Quoted passage:

++++++++

I have rules to govern my life, simple rules that mean something to me and I try to follow them…Rule #1 Be kind to others
This isn’t really that hard of a rule given I really do try my best to be kind to everyone. I find that there are people that don’t deserve me being kind to them, but in the spirit of the rule I will continue to try and be kind to everyone, even when someone is yelling at me for no reason.
Rule #2 Help Others
This can be as simple as making another persons life a little better, by given them tea or coffee and giving them a comfortable place to sit for a little while. Give someone a lift when it’s not really on your way, or any number of little things that don’t really inconvenience you and are a simple way to make life better.
Rule #3 Keep work and Personal Separate
This is a rule that I have I had a hard time breaking until recently. This rule came from having worked and lived with someone for a long time, and when it ended we couldn’t do either together. Since arriving in Doha, I’ve been pretty successful in following this rule until someone made me re-think it. Keep in mind my social circle here is entirely made up of people I work with; we don’t really have a choice given the environment. Yes there’s an ex pat community, but they don’t really like us very much and it’s nice to be able to work and play with people you know. But like I said I’ve been forced to re-think this rule and I’ll get to that later.

++++++++

Task A:
Say whether each statement agrees with the personal-rules text. Answer yes or no and quote the deciding words.
(i) The writer finds Rule #1 hard to follow.
(ii) Rule #3 came from having worked and lived with someone for a long time.
(iii) In Doha, the writer's social circle consists entirely of coworkers.
Task B:
Answer these questions from the personal-rules text:
(i) Which two drinks are offered as examples under Rule #2?
(ii) In what city does the writer now live?
(iii) According to the writer, how does the ex pat community feel about the writer's group?
Task C: Resume the personal-rules text after its final sentence and keep writing in the same voice.

Dataset extract:
++++++++

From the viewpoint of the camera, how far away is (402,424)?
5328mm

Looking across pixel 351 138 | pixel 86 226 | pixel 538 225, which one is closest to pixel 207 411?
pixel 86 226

++++++++

Written answer A:
(i) No: "This isn’t really that hard of a rule"
(ii) Yes: "This rule came from having worked and lived with someone for a long time"
(iii) Yes: "my social circle here is entirely made up of people I work with"

Written answer B:
(i) Tea or coffee.
(ii) Doha.
(iii) They don’t really like them very much.

Written answer C:
Rule #4 Don’t mess with someone else’s personal life
When I first met my now ex-wife she was more or less dating my friend. I can’t even remember what happened for the most part but we were young and dating is pretty fluid, or at least that’s how it’s supposed to be when you’re young. Except for someone like me, who didn’t really think dating was for me and went with more long term relationships. Anyways I digress, the rule came from my having lost a good friend when I started dating my now ex-wife and eventually got married to her. I never asked my now friend about this, but I knew how he felt having had the same thing happen to me. I was blinded by my emotions and now I’ve lost both people from my life. One would call in Karma; I would rather call it fate. It’s not that I don’t believe in Karma, I just would rather know that fate had more of a role, maybe I was meant to come to Doha and then travel Thailand and Australia, which I wouldn’t have done if I was still married.
Rule #5 Don’t hate people
This is a relatively new rule, it came from my discovering I don’t really hate people, I hate the decisions people can make. It’s a much easier way to live life then hating someone, you simply hate the thing they do or the decisions they make. Let’s look at the US president for a moment, it’s hard to hate him as a person, after all he’s learning disabled, and you can’t hate someone for the bad genes they get. Instead I hate the decisions he makes as president, which have gone from bad to worse, but again I hate the decision not the person.